## TASK MATERIAL
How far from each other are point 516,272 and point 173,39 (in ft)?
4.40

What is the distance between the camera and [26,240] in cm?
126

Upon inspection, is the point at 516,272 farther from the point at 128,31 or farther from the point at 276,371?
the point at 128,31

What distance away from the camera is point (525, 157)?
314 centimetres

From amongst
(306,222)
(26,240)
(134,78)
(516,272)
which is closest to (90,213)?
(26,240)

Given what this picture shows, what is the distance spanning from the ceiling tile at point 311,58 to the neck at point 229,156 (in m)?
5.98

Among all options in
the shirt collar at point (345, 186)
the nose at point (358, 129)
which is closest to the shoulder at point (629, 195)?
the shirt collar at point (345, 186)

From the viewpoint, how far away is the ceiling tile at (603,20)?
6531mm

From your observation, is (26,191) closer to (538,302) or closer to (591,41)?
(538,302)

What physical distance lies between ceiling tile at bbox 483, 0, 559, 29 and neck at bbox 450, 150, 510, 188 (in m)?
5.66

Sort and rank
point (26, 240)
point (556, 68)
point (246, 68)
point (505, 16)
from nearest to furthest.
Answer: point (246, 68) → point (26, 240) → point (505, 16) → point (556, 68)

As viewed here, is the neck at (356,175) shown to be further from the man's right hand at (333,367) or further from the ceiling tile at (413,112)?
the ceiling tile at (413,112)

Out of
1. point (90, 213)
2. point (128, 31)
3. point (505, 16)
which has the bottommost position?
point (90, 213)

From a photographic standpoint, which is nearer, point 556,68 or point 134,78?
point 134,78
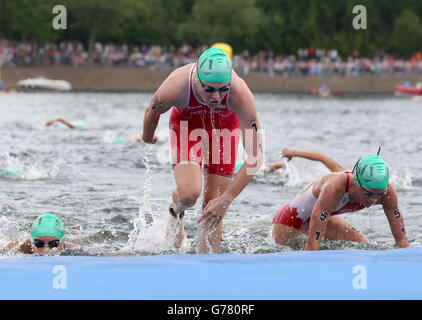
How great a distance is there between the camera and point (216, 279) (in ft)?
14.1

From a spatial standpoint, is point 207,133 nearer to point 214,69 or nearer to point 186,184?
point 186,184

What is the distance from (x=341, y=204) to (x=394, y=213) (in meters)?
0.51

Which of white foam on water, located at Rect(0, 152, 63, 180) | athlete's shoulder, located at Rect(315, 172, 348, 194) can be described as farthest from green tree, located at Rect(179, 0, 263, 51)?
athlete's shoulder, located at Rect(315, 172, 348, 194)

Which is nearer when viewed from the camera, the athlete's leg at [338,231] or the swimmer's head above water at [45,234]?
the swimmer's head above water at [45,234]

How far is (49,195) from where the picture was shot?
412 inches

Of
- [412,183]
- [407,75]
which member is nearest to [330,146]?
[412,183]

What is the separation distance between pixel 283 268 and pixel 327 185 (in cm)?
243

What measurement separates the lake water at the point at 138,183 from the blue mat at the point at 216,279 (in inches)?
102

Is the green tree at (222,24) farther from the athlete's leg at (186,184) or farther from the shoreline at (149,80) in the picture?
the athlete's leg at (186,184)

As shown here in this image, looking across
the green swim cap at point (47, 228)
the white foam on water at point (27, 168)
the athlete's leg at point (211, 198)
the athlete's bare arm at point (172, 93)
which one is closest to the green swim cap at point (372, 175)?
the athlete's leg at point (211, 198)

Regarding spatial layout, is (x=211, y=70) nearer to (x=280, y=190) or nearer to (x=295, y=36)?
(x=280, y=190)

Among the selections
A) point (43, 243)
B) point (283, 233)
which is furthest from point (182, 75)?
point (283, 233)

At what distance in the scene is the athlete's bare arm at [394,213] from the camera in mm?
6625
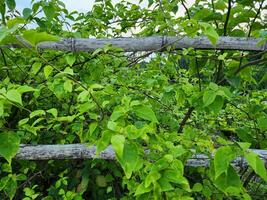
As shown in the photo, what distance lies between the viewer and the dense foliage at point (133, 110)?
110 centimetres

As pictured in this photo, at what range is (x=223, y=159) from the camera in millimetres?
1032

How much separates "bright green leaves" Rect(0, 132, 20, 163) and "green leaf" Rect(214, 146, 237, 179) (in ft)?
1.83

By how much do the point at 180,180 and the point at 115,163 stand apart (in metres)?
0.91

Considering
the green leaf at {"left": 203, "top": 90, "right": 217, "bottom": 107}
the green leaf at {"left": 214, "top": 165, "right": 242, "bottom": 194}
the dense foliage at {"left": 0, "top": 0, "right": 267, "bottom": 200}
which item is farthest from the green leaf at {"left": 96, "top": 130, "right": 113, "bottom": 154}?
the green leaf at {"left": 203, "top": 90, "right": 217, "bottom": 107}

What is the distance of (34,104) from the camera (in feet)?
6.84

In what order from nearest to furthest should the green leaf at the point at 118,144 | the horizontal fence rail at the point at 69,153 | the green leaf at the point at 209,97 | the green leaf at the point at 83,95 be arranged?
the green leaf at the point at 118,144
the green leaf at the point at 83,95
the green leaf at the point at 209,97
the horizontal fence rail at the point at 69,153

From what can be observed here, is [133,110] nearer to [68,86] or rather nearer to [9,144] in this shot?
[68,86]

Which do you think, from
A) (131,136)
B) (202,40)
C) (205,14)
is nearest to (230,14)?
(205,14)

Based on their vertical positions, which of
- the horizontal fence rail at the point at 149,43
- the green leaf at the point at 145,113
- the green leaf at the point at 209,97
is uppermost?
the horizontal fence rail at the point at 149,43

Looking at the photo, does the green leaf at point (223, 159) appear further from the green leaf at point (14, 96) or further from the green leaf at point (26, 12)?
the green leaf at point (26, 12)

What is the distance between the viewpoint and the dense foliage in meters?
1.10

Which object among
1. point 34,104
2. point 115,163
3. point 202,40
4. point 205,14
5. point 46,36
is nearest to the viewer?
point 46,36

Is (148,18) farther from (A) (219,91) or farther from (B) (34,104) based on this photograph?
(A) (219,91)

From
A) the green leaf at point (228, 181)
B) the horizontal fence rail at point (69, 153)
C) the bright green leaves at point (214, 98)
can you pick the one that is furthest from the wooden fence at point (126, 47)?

## INSTRUCTIONS FOR THE TASK
Return every line in the entries above that contains the word "located".

## SOLVED PROBLEM
Which of white foam on water, located at Rect(0, 152, 63, 180) | athlete's shoulder, located at Rect(315, 172, 348, 194) can be described as farthest from green tree, located at Rect(179, 0, 263, 51)?
athlete's shoulder, located at Rect(315, 172, 348, 194)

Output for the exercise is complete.